Wave 5 — AI vibe-coding. This is the current wave. And unlike the others, this one doesn't feel like it will plateau at "useful tool." It feels structural — a permanent shift in who can build what, and how.

I've watched every hype cycle in AI inflate and collapse since 1981. I know the difference between a feature and a foundation. This is a foundation.


🎓 1989 — The NUS Years and the First Real Builds

I completed my BSc in Computer Science at the National University of Singapore in 1989. The technical formation there was rigorous, but the ideas that have lasted came from what I was building around the curriculum — autonomous systems, hypermedia, and the conviction that the most interesting problems live at the intersection of disciplines.

Post-graduation, I founded a startup. I built engineering teams and R&D functions. I learned that leadership is just another form of debugging — of people, of incentives, of the invisible architecture of how groups actually work versus how they say they work.


⏳ Early 2000s — The Long Middle

In the early 2000s, I made a decision that most people in my technical world found baffling: I stopped building software.

Not because I'd burned out. Not because the work had lost meaning. Because something else had called more loudly — the desire to build communities, not just systems. I became a pastor. I planted churches. I held the kind of grief and hope that only happens when you're alongside people in the hardest chapters of their lives.

From 2006 to 2011, I held a dual role as Senior Pastor and Managing Director simultaneously — and learned that the same logic of systems applies to the soul. Empathy scales. Narrative scales. The invisible architecture of community follows rules as clear as any codebase, if you're willing to look.

For 24 years, I didn't write production code. That wasn't a gap. That was a different kind of building.

I remained deeply embedded in Singapore's neurodivergent community throughout — organising gatherings, advocating for employment pathways, holding space for people whose minds don't fit the standard mold. The pastoral and the neurodivergent work were never separate tracks.


B-Roll

🔄 2025 — The Unretirement

In early 2025, something shifted.

I'd been tracking AI progress since the beginning. Watching the hype cycles. Noting the genuine advances alongside the genuine nonsense. For most of the preceding decade, the gap between what AI could do and what I'd been imagining since 1981 was still wide enough to feel like a different conversation.

Then it wasn't.

The agent-like, autonomous reasoning architectures that I'd been carrying as a mental model since my HyperCard days — they were suddenly real. Not as demos. As deployable systems. The AI finally matched the cognitive model I'd been building toward for 45 years.

I came back.

Not as a software developer in the old sense. As a builder — with a 45-year pattern recognition advantage, a pastoral lens on how technology actually affects human communities, and a neurodivergent cognitive architecture that's genuinely suited to this moment's demands.

I estimate we have a 5–8 year window before AI becomes invisible infrastructure — before it's just the electricity that everything runs on, and the opportunity to shape how it serves communities like mine has passed. The window is open now.


🗺️ What the Arc Means

I'm not here because AI is exciting.

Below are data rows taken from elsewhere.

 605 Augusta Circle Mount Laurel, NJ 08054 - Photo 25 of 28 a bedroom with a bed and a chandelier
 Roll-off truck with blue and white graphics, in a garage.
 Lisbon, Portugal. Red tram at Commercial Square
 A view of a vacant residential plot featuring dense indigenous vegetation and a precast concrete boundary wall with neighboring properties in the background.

I'm here because the communities I've spent 24 years serving — neurodivergent individuals, faith communities, the overlooked and differently-wired — deserve to have people who understand both the technology and them building the tools that will serve them.

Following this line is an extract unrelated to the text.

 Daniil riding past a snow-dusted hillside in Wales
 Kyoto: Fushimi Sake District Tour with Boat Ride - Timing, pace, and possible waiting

Most AI tooling is built by people who have never sat with someone having a meltdown in a church office at 11pm. Who have never tried to explain an executive function strategy to someone who has failed every standard productivity system. Who have never watched a congregation try to adapt ancient wisdom to a digital world using tools built for a completely different kind of life.

I have. That's the irreplaceable context.

The 45 years aren't a credential. They're a map. And right now, knowing where we came from is one of the most useful things I can bring to where we're going.

🐧 Still waddling on land. Absolutely flying in the water.